Compared with the tiny 7-foot wedge tents shared by six or seven soldiers at a time, Washington’s may seem like a castle.

“This is actually fairly humble,” said Mark Hutter, senior tailor of Colonial Williamsburg who has overseen the construction of the replica tent. “If you consider Washington’s peers, Napoleon’s marquee with a blue and white exterior with multicolor trims, a printed-cotton interior, a leopard-patterned rug … the thing about Washington’s decision for his tent is that it’s really fairly democratic.”

This week, Hutter and a team of historians and engineers are testing out a new substructure of umbrella-like metal ribs and canvas over which the original tent will drape, to protect the 235-year-old canvas from rope tension.

“One of the challenges is to keep the drapey effect of the fabric,” said Scott Stephenson, the museum’s collection director. “This system — as far as we know no one has done this — gives you the same draping effect. It looks very realistic, but would not put tension on the object.”

Washington had this tent made in 1778, probably while encamped at Valley Forge, one of the bleakest times of the war. Washington used the tent until the ultimate victory at York.

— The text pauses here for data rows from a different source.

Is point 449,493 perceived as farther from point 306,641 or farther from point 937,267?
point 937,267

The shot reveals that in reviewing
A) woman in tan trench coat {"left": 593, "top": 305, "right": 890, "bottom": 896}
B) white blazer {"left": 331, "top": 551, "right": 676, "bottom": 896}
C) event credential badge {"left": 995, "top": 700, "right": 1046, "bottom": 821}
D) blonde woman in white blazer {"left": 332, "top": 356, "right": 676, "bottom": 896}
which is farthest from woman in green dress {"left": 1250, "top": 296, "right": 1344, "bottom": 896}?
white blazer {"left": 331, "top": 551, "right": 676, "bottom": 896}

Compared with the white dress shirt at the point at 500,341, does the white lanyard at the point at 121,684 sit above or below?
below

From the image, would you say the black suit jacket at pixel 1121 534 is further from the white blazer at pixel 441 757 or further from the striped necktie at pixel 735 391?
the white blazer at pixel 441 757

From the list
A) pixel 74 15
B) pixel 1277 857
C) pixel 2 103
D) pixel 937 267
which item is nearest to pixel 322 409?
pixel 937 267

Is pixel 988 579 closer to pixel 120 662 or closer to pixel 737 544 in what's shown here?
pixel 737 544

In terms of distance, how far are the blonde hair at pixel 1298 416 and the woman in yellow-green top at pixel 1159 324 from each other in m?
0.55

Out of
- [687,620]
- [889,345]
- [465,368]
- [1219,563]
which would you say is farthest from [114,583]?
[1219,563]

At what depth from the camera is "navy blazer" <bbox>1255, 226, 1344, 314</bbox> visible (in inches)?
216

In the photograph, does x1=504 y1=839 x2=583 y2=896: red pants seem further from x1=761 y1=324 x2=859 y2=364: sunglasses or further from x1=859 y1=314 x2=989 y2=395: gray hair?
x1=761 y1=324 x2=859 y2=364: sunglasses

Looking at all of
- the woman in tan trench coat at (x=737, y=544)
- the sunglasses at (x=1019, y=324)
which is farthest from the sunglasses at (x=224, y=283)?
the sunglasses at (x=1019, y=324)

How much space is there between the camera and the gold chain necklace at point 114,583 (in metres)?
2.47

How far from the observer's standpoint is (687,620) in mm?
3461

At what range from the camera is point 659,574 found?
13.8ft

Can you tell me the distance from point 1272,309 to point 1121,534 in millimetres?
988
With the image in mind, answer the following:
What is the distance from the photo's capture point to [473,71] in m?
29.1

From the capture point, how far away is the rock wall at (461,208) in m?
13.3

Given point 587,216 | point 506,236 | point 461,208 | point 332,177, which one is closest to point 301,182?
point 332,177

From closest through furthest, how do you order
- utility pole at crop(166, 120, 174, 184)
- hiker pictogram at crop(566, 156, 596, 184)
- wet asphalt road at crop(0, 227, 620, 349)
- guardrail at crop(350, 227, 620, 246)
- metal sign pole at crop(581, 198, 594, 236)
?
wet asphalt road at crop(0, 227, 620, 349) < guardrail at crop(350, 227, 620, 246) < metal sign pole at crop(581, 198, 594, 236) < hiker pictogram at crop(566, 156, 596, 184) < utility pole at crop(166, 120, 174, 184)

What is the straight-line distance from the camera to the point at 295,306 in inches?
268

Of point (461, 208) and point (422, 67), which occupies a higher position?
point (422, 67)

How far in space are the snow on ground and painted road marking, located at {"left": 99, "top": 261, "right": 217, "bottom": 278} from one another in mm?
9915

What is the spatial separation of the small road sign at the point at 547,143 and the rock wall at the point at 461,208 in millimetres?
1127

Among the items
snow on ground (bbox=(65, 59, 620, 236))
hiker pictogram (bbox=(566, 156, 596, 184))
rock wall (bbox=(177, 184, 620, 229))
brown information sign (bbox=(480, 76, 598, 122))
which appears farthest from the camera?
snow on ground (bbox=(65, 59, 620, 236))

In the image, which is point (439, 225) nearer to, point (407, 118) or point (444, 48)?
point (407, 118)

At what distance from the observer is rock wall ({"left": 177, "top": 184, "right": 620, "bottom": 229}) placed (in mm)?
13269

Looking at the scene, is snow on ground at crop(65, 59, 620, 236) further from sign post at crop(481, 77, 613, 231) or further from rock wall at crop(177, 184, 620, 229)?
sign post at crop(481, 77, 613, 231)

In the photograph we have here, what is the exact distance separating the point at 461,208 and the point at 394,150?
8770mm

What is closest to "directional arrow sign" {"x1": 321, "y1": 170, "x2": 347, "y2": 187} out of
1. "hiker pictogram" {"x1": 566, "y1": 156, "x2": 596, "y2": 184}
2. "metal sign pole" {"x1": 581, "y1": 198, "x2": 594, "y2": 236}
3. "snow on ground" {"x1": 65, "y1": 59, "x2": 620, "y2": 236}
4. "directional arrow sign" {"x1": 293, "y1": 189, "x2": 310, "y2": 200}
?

This is where the general made decisions — sometimes under great duress — that ultimately gave birth to the United States.

“Even when Washington was quartered in a home or public building, he always had a tent nearby, a private sanctuary for him to read dispatches, write dispatches, everyone knew not to disturb him in the tent,” said Stephenson, hunched inside the tent (at 6 foot 3, he is about as tall as Washington was). “You think about the emotions that were felt right where we’re standing, under this tent.”

On Friday, the replica will be open to the public very briefly, from 11 a.m. to 2 p.m. It will be used for education and traveling programs. The original artifact will be permanently erected on its own stage inside the museum once it is built.